#### [EXERCISE PASSAGE]
[Start of Attachment]

With a new mega-billion dollar California industry about to grow by leaps and bounds, the issue began attracting heavy hitters anxious to take a bite out of the Indians’ pie. At the September, 1999 conference in Sacramento that I attended, Mickey Cantor, the Bill Clinton administration’s Commerce Secretary who succeeded Ron Brown after Brown’s plane went down in Croatia, and other political heavy hitters were in attendance to see what they could milk from the casino-enriched 63 California native tribes.

According to Bill Wiggins, who at the time was an ex-officio lobbyist for five Indian tribes from the coast calling themselves The Paladin group: “Cantor wanted all of the eighty Indian tribes to pay him $50,000 a year each to represent them in any further compact negotiations with the state. I told my Indians not to do it.” Cantor’s proposal didn’t fly. Nor were the other heavy hitters able to intrude much. For once, the Indians won the war.

I asked Wiggins about the possibility of Indian gambling coming to Treasure Island, and he said:“I think that it’s a winning combination. When you have a situation like Treasure Island, where a military service grants a parcel of land to a city, there’s a certain process that has to be followed. First, the Defense Department will offer it to a like service, in this case the Navy. Then it’s offered to the other services—the Army, the Air Force, the Marines. If they don’t want it, then the state is next, then the county, then the city. After these, the next on the list are the Indians.”

Wiggins’ recitation of the proper procedure proved to be correct; that is exactly the process attending military base closures and possible Indian claims to them, as numerous government publications relating to the Base Relocation and Closure program attest.

None of the Indian tribes that were then represented by Nossaman, Guthner, Knox and Elliott and John Foran could make such a claim, according to the map Wiggins showed me and the information I could obtain from the California Secretary of State’s office. But the Federated Coast Miwok and the Amah Band of Ohlone/Coastanoan Indians could, and both had begun staking out their claims for Treasure Island in 2000.

“Indian gaming on Treasure Island would make an irresistible combination,” said Wiggins. “You’d be helping tourism, which is San Francisco’s #1 business, and aiding an economically disadvantaged group, the Indians. It’s good for the city, good for the Indians, and good for the developers, and it’s definitely best for Willie Brown.”

According to Bill Wiggins, Willie’s philosophy is as follows: “What’s best for Willie Brown is what’s best for San Francisco, and what’s best for San Francisco is what’s best for Willie Brown.”

The signing party for the Bay Bridge bill, SB 60, was on Treasure Island, and Willie Brown danced. Even more interesting than Willie’s gleeful response to the signing of SB 60 is the fact that he proceeded to use Treasure Island as his reason for suddenly coming out against the Donald McDonald-designed Self-Anchored Suspension bridge, the SAS, when the MTC voted to adopt it on June 24, 1998.

[End of Attachment]

#### [DATASET RECORDS]
[Start of Attachment]

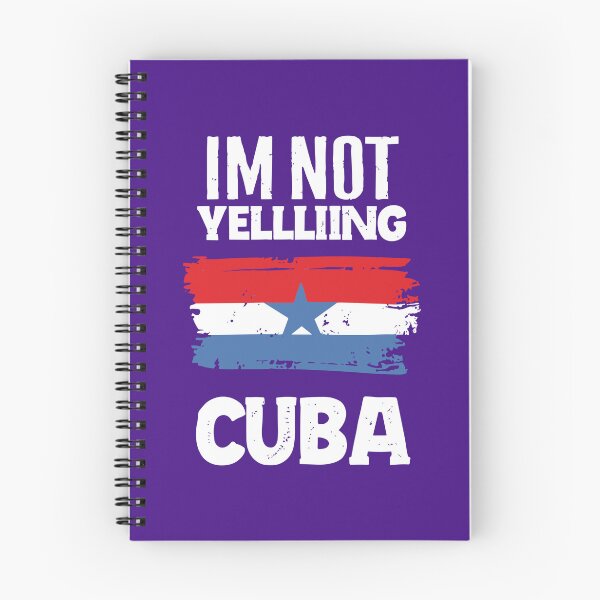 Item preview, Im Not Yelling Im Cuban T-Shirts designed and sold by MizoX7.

[End of Attachment]
[Start of Attachment]

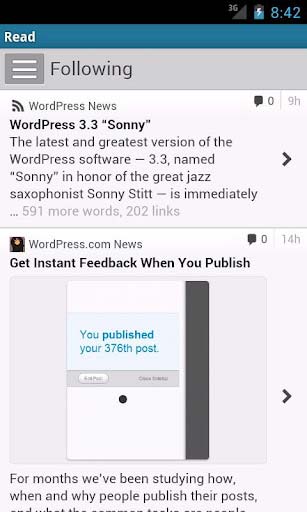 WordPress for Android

[End of Attachment]
[Start of Attachment]

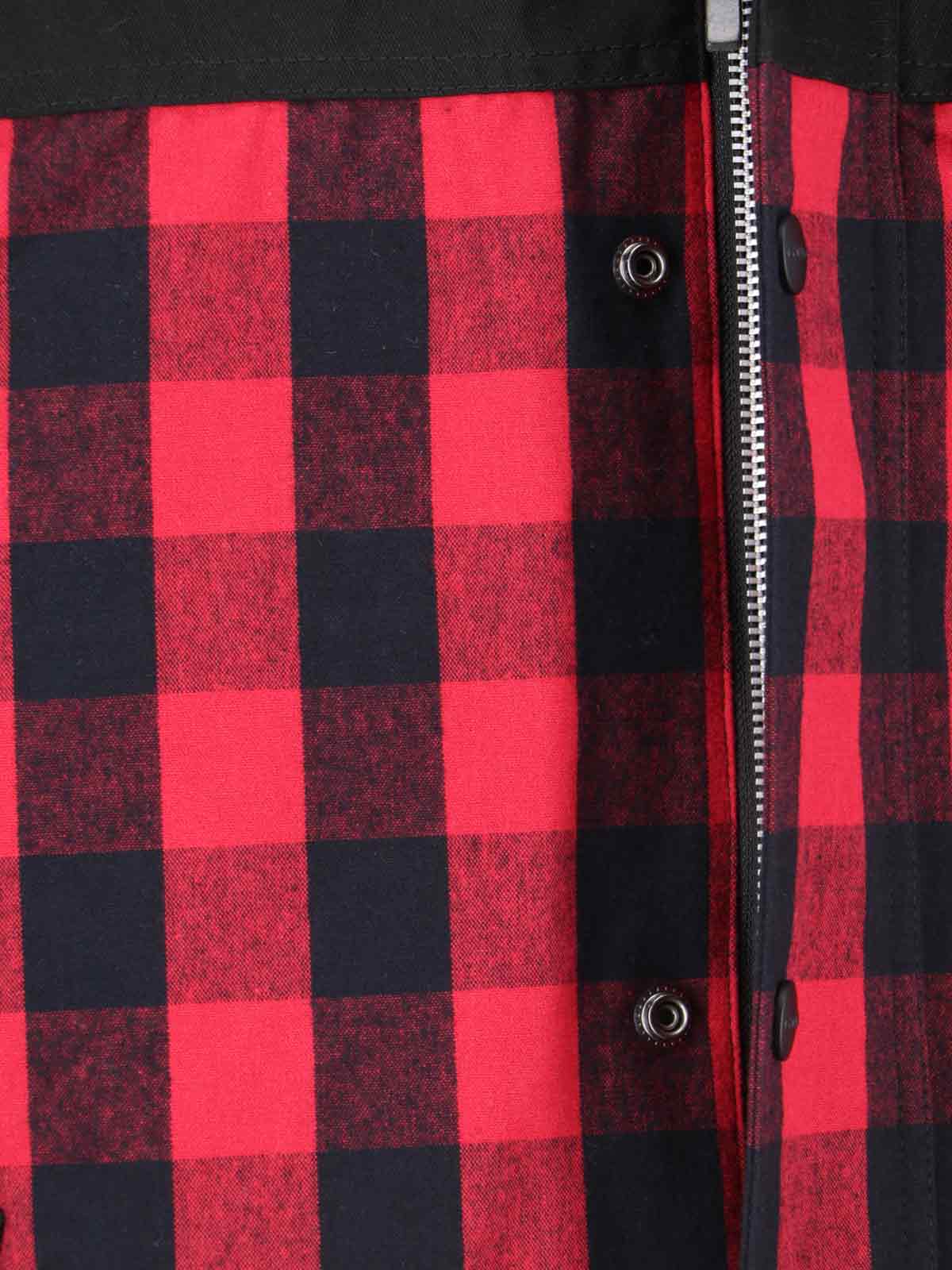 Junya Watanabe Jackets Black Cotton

[End of Attachment]

#### [WHAT TO WORK ON]
A) From the passage on Indian gaming and Treasure Island, reproduce the part that opens with the words containing "None of the" and closes with "Island in 2000.".
B) According to the passage on Indian gaming and Treasure Island, which two groups had begun staking out claims for Treasure Island in 2000?
This material has no connection to the passage on Indian gaming and Treasure Island.

#### [ANSWERS TO THIS EXERCISE]
A)
None of the Indian tribes that were then represented by Nossaman, Guthner, Knox and Elliott and John Foran could make such a claim, according to the map Wiggins showed me and the information I could obtain from the California Secretary of State’s office. But the Federated Coast Miwok and the Amah Band of Ohlone/Coastanoan Indians could, and both had begun staking out their claims for Treasure Island in 2000.

B) The Federated Coast Miwok and the Amah Band of Ohlone/Coastanoan Indians.